The Greek coalition government plans to respond with tough action against 48-hour strikes, expected to start midnight tonight, by the GENOP-DEI union in reaction to the beginning of parliamentary discussion for prospective legislation concerning the part-privatization of PPC, the Public Power Corporation.
“We will not stay with arms crossed and merely observe the developments, or union groups switching off PPC power plants,” a government official remarked yesterday, responding to GENOP-DEI threats for a showdown with the coalition, as well as power cuts.
Although the government did not provide any details, its intention to take harsh measures has become apparent over recent days, in order to avert any possible power supply problems should production plants and mines in the regions of western Macedonia and Peloponnese be occupied by the union.

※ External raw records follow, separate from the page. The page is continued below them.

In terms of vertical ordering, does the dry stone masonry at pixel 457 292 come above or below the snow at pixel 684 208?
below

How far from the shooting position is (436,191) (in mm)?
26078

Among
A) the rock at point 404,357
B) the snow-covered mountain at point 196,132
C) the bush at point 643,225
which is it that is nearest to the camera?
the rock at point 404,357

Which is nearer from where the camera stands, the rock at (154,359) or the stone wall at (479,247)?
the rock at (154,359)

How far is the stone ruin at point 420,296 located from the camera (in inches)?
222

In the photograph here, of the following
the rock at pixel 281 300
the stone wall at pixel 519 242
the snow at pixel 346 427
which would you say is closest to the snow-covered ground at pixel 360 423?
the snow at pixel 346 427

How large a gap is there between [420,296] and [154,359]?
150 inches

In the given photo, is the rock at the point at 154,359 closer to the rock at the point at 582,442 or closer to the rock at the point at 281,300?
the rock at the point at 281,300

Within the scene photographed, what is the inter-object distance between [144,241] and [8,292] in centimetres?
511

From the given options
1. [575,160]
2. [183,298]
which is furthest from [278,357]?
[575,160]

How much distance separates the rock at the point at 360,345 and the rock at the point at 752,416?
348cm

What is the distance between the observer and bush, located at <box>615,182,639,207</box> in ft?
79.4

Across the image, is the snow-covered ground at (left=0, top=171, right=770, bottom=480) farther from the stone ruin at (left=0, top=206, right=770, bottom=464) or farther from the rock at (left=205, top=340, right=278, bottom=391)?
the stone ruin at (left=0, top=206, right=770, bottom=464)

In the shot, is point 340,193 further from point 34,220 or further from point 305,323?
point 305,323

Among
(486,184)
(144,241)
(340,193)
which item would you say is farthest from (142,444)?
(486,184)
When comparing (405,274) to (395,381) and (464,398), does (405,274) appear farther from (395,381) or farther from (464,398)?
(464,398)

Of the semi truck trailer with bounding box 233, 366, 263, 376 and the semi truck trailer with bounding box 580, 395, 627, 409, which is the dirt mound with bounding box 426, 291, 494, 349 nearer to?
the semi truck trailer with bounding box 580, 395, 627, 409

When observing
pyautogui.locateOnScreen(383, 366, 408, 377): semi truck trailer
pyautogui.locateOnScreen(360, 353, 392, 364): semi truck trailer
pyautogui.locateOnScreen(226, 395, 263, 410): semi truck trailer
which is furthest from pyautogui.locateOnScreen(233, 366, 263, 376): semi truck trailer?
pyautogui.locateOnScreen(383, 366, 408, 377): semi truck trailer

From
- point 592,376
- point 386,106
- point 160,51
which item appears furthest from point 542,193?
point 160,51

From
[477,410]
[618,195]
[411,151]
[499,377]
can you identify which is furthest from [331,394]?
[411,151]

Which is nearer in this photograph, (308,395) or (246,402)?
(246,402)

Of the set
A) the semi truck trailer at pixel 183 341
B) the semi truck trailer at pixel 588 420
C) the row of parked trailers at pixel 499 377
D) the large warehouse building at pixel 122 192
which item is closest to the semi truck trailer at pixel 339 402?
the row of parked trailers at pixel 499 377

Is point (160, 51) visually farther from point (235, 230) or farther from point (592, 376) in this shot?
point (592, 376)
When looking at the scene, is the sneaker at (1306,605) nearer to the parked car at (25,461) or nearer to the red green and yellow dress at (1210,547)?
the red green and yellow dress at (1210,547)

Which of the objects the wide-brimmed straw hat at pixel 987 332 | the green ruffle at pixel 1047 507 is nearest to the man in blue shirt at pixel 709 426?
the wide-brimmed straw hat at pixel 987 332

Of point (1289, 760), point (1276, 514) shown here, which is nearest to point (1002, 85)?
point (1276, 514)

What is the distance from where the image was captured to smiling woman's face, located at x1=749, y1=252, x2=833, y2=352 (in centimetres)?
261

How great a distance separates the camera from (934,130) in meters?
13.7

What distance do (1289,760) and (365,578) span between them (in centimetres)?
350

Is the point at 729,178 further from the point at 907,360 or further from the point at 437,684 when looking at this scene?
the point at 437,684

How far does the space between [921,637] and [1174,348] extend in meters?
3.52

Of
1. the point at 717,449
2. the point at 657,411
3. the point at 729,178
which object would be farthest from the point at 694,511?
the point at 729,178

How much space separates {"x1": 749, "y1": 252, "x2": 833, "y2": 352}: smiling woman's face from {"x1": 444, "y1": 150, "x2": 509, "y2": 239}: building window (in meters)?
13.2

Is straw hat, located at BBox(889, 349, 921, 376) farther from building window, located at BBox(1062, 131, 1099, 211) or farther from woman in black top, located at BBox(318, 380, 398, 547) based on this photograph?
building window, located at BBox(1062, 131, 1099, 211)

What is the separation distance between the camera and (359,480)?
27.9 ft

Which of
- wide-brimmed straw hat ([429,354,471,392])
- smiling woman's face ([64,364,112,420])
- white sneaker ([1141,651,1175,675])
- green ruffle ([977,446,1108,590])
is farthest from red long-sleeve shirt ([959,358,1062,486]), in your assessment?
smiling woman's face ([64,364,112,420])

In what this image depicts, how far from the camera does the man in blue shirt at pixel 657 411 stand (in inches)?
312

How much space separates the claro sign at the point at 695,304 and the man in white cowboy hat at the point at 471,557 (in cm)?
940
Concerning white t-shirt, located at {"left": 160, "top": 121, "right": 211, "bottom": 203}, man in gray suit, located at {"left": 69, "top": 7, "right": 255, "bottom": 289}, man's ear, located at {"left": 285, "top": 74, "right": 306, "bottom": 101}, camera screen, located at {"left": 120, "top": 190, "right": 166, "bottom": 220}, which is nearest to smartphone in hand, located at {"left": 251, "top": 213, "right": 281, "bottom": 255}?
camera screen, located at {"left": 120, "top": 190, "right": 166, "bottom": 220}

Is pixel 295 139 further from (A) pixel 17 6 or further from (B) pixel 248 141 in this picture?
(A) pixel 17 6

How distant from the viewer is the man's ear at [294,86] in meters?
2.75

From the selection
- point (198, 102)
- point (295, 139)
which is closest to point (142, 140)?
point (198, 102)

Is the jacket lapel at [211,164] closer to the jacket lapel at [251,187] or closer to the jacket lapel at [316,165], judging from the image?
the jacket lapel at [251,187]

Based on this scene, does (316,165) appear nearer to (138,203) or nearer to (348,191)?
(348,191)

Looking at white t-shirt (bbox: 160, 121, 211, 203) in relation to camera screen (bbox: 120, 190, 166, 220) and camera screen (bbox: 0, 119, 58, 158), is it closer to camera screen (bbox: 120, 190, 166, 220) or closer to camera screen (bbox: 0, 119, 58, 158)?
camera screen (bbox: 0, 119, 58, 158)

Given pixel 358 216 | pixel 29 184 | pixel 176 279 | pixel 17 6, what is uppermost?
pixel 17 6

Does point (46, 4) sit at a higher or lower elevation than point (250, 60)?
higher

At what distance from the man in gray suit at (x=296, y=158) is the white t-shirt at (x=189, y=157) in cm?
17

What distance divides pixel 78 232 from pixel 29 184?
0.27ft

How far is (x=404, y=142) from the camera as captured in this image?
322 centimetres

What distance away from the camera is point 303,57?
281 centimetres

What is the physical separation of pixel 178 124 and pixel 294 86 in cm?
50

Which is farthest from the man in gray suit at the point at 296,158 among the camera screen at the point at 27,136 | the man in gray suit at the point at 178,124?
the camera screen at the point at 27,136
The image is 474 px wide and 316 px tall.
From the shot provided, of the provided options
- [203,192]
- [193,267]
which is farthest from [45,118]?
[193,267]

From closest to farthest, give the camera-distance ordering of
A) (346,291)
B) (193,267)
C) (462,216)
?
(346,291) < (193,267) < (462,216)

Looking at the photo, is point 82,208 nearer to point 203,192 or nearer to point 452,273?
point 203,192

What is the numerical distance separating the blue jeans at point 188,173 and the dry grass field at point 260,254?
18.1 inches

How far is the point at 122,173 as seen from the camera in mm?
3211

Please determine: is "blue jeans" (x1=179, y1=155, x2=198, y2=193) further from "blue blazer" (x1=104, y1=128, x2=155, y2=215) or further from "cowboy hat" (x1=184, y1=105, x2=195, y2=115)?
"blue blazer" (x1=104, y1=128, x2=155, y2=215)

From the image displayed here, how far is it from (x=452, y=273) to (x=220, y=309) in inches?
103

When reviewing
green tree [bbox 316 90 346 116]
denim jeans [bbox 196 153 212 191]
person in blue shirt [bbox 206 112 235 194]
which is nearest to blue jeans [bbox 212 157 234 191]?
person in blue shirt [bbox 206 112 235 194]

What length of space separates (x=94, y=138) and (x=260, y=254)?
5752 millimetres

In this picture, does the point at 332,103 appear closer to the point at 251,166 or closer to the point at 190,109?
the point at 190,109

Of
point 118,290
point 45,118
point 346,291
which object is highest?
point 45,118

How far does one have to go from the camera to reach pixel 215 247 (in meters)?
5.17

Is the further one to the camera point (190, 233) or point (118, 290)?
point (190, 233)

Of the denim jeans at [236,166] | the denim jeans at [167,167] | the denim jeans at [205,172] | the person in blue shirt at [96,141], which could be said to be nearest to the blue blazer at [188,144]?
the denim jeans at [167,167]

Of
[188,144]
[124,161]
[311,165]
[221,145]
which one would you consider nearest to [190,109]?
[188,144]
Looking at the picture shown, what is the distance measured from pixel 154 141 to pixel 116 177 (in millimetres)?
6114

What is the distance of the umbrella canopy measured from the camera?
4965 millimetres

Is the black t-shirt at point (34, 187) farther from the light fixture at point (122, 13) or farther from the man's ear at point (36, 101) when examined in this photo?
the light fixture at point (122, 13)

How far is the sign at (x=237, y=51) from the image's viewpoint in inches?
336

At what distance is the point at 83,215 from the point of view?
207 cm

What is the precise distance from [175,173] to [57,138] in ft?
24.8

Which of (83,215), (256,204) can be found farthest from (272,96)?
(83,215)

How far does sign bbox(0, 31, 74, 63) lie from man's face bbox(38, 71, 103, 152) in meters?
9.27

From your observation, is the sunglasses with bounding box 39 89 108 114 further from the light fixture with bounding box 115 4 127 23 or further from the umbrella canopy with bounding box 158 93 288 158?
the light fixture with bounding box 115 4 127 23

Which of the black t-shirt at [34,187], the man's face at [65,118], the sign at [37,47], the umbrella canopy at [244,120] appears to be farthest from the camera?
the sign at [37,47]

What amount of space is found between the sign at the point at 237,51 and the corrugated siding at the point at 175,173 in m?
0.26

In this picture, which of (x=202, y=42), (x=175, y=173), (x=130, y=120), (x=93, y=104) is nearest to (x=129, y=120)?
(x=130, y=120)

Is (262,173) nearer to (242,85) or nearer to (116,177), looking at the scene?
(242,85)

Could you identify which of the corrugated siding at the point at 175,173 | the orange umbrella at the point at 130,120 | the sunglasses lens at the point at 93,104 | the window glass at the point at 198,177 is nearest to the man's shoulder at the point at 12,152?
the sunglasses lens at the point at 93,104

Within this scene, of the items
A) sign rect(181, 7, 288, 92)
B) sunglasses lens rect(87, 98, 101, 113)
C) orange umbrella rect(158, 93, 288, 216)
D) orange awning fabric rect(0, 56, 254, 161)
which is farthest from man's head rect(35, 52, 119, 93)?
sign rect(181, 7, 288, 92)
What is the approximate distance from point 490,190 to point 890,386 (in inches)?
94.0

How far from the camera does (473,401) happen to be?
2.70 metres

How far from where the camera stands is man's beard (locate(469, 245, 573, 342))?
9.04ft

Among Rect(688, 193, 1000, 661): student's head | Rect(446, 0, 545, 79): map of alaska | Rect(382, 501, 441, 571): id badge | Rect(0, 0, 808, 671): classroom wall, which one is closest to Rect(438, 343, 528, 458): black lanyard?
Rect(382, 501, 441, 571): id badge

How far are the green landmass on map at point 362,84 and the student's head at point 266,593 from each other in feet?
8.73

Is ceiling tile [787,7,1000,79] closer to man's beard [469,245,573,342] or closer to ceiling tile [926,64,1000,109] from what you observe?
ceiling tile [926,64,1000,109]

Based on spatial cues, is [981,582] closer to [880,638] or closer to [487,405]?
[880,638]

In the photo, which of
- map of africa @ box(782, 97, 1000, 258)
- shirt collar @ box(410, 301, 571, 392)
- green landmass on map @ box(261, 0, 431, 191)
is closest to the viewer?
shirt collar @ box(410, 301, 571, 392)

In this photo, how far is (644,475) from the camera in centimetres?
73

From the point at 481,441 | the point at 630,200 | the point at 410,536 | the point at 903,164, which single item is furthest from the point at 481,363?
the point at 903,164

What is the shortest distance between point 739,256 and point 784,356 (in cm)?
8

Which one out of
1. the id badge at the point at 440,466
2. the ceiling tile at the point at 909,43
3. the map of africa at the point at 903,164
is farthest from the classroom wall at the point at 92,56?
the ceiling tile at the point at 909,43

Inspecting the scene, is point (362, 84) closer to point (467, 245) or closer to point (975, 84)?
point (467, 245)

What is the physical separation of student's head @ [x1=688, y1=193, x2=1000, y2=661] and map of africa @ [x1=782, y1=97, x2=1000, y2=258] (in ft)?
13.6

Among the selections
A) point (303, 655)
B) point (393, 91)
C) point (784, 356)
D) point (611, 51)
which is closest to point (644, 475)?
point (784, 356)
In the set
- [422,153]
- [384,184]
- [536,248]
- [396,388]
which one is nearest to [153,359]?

Meanwhile, the draft law for PPC’s part-privatization, prepared at the Ministry of Environment, Energy & Climate Change, has undergone numerous changes over recent days. Details of concern include the evaluation of thousands of hectares of land expropriated by PPC from 2001 – the year the corporation was listed on the bourse – and onwards. This land will be included along with production plants and mines in the sale package of “Little DEI”, as the part-privatization is being referred to.
Another draft law issue has to do with whether the company’s prospective buyer will continue to provide the local communities of Florina, in northern Greece, and Arkadia, in central Peloponnese, with a “development tax”, as PPC is doing at present. Also being discussed is the extent to which DEI will continue operating as a “last-resort supplier”.